ASSIGNED TASK:
Continue the essay on the nuclear bomb and the nuclear age, starting right after its final sentence.

DOCUMENT PASSAGE:

What is the purpose, if any, of the nuclear bomb, that brooding
presence that has shadowed all human life for sixty-five years? The
question has haunted the nuclear age. It may be that no satisfactory
answer has ever been given. Nuclear strategic thinking, in particular,
has disappointed. Many of its pioneers have wound up in a state of
something like despair regarding their art.
Now a new moment, full of fresh promise but also with novel perils, has
arrived in the nuclear story, and all the old questions have to be asked
again. As if responding to some secret signal sent out by a restless
zeitgeist, the globe is seething with events large and small in the
nuclear arena. Here in the United States, certainly, all the policy pots
on the nuclear stove are at a boil. The Obama administration recently
completed its overdue Nuclear Posture Review, a statement that Congress
requires of the president every four years on the disposition of the
country’s nuclear forces.
It gives the administration’s answer to the key questions: What nuclear
forces should the United States deploy? Why? What, if anything, does the
United States propose to do with them? The United States and Russia
this month signed a new Strategic Arms Reduction Talks (START)
agreement, which will reduce warheads to 1,550 on each side and restrict
delivery vehicles to 800 apiece. This week, President Obama held a
Nuclear Security Summit with the heads of state of forty-seven other
nations to consider measures to prevent the diversion of nuclear weapon
materials into unauthorized hands. In early May will come the nuclear
Non-Proliferation Treaty Review Conference, which is a kind of nuclear
posture review for the entire world. Decisions on passage of the
long-rejected Comprehensive Test Ban Treaty as well as a resurrected
Fissile Material Cutoff Treaty are also likely very soon.
The key question, of course, is whether the policies and actions will
meet the mounting perils of the new situation.
The Nuclear Surge
In a word, the nuclear predicament is coming of age, which is to say
that it is fulfilling a potential that every competent scientist has
known it possessed since the advent of the bomb in 1945: nuclear
technology, no longer the preserve of a few privileged powers, is
becoming available on a global basis. This is because of the simple but
decisive fact that the bomb is based on scientific knowledge, which is
in its nature unconfinable.
To say that the technology is becoming available to all, however, is not
to say that it is possessed by all or even that it will be. It means
only that if nations or others want it, they will be able to have it.

DATA:
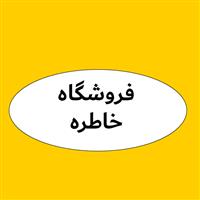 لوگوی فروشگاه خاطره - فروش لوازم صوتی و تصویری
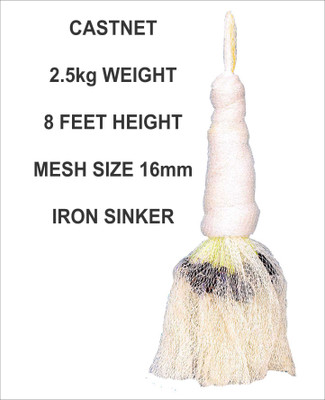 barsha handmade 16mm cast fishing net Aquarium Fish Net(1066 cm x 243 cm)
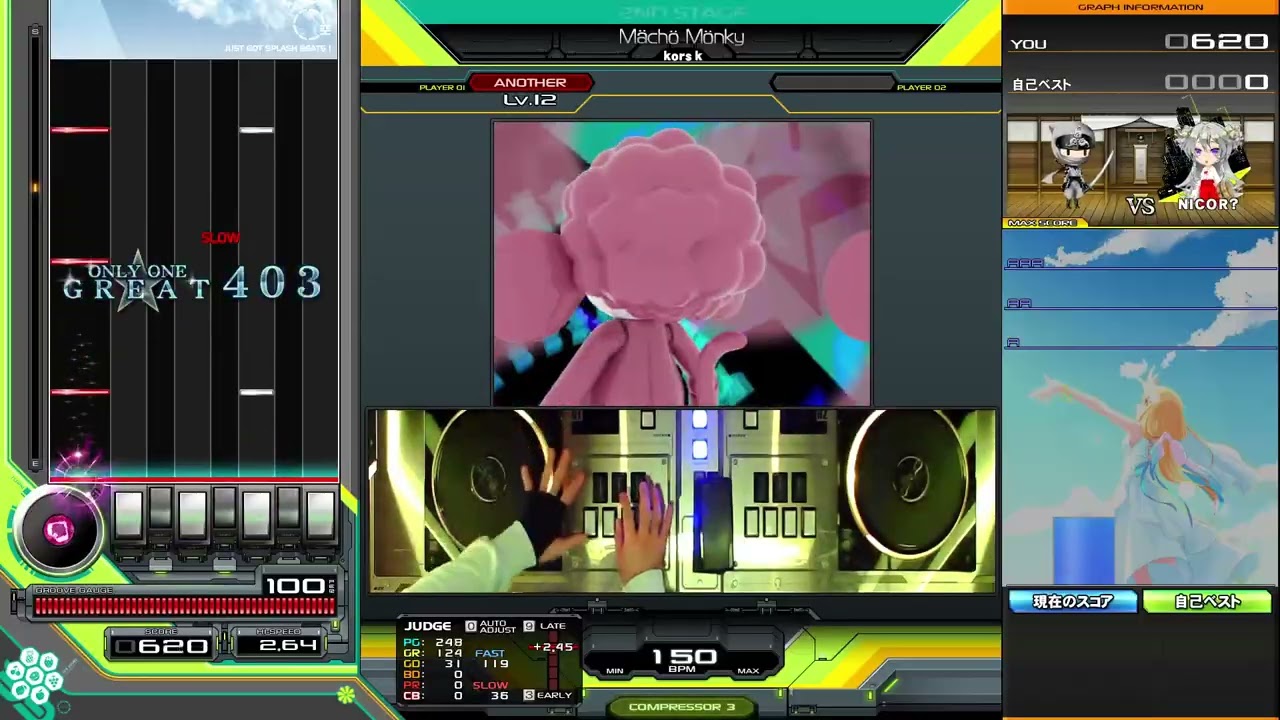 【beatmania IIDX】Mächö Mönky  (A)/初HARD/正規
...
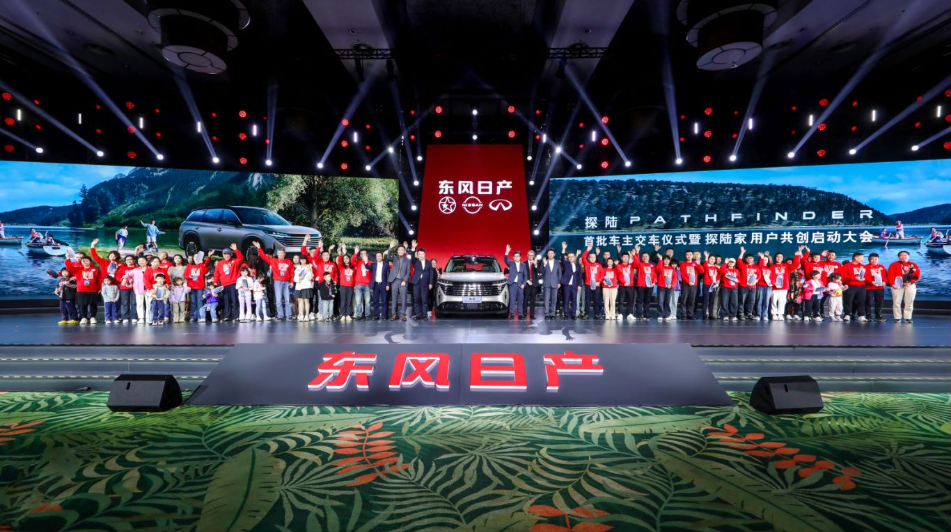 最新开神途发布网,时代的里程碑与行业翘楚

TASK OUTPUT:
Japan, for example, does not have a nuclear bomb. But one is available
to Japan in short order if it so chooses. According to the State
Department, the bomb is thus available to some fifty other countries.
Of course, at a certain point, which may not be far off, availability,
if not possession, will spill beyond national confines and reach smaller
groups. At that point the political walls will have to be high and
strong indeed. Otherwise, a nuclear 9/11 may be upon us.
Obviously, any deliberate spread of nuclear technology, such as the
“renaissance” of nuclear power that has apparently begun, will only
accelerate the surge.

This underlying and irreversible pressure of availability is the
backdrop for today’s widespread and well-founded dread that
proliferation by just a few countries—above all, North Korea and
Iran—will push the world over what the International Commission on
Nuclear Non-Proliferation and Disarmament, a group set up by the
Japanese and Australian governments, calls a “tipping point,”
precipitating a “cascade” of proliferation that will wash away the
current nuclear order.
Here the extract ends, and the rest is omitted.